First, we install PyTorch 1.4.0 with torchvision 0.5.0 to the current python kernel (assuming numpy, pillow, request, matplotlib, and cv2 are already installed).

# import pytorch ver 1.4.0 and pycocotools

%pip install torch==1.4.0 torchvision==0.5.0 -f https://download.pytorch.org/whl/torch_stable.html
%pip install pycocotools
import torch
import torchvision
import pycocotools.cocoeval
if torch.__version__.count("1.4.0") == 0:
    print("This code uses pytorch 1.4.0!")
    assert False

DEVICE = torch.device('cuda') if torch.cuda.is_available() else torch.device('cpu')

This part of code ensures that it has the correct version of PyTorch, otherwise it will stop the program.

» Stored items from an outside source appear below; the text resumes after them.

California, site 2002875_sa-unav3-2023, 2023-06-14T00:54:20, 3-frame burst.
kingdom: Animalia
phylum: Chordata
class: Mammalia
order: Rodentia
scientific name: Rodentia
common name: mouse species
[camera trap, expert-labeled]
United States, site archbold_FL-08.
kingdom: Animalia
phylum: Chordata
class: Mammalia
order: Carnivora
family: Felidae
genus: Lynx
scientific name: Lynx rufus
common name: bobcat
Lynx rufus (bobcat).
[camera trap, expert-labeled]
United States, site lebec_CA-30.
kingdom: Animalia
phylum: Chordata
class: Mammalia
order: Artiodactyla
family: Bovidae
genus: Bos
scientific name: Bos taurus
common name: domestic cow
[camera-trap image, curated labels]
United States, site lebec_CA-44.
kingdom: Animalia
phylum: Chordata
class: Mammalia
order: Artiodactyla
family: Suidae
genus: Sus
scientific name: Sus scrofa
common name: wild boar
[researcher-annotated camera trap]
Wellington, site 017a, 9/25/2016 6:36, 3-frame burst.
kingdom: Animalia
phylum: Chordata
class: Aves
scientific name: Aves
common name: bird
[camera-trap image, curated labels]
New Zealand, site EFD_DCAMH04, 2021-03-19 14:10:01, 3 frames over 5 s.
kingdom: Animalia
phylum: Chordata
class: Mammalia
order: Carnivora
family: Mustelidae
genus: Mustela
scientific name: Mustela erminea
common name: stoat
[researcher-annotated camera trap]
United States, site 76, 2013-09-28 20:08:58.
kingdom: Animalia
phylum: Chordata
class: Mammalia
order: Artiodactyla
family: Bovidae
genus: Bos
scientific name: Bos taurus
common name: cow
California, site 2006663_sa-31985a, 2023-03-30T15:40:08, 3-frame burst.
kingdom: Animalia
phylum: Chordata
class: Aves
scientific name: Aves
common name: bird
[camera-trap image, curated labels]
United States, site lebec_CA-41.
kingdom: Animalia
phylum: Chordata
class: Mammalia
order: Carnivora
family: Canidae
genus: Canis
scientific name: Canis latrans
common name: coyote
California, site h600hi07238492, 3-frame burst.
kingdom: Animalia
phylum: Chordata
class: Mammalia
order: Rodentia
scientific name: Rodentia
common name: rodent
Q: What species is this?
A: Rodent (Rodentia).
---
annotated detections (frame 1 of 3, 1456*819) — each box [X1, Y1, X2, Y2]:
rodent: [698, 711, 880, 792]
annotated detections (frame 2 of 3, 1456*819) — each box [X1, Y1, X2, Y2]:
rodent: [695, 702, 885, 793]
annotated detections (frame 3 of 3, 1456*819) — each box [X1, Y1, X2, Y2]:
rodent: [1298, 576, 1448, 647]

if torch.__version__.count("1.4.0") == 0:
    print("This code uses pytorch 1.4.0!")
    assert False

Then it checks if CUDA is available or not, if CUDA is not available then CPU will be used as processing device.

DEVICE = torch.device('cuda') if torch.cuda.is_available() else torch.device('cpu')

Downloading Train and Test Datasets

Next, we download "Rebar Count" training and test datasets from Huawei Cloud Bucket, extracts it, and deletes it to clear up storage space.

# download training and test data

import os
import requests
import zipfile
import shutil

if not os.path.exists('./rebar_count_datasets'):
    print('Downloading code and datasets...')
    url = 'https://cnnorth4-modelhub-datasets-obsfs-sfnua.obs.cn-north-4.myhuaweicloud.com/content/c2c1853f-d6a6-4c9d-ac0e-203d4c304c88/NkxX5K/dataset/rebar_count_datasets.zip'
    r = requests.get(url, allow_redirects=True)
    open('./rebar_count_datasets.zip', 'wb').write(r.content)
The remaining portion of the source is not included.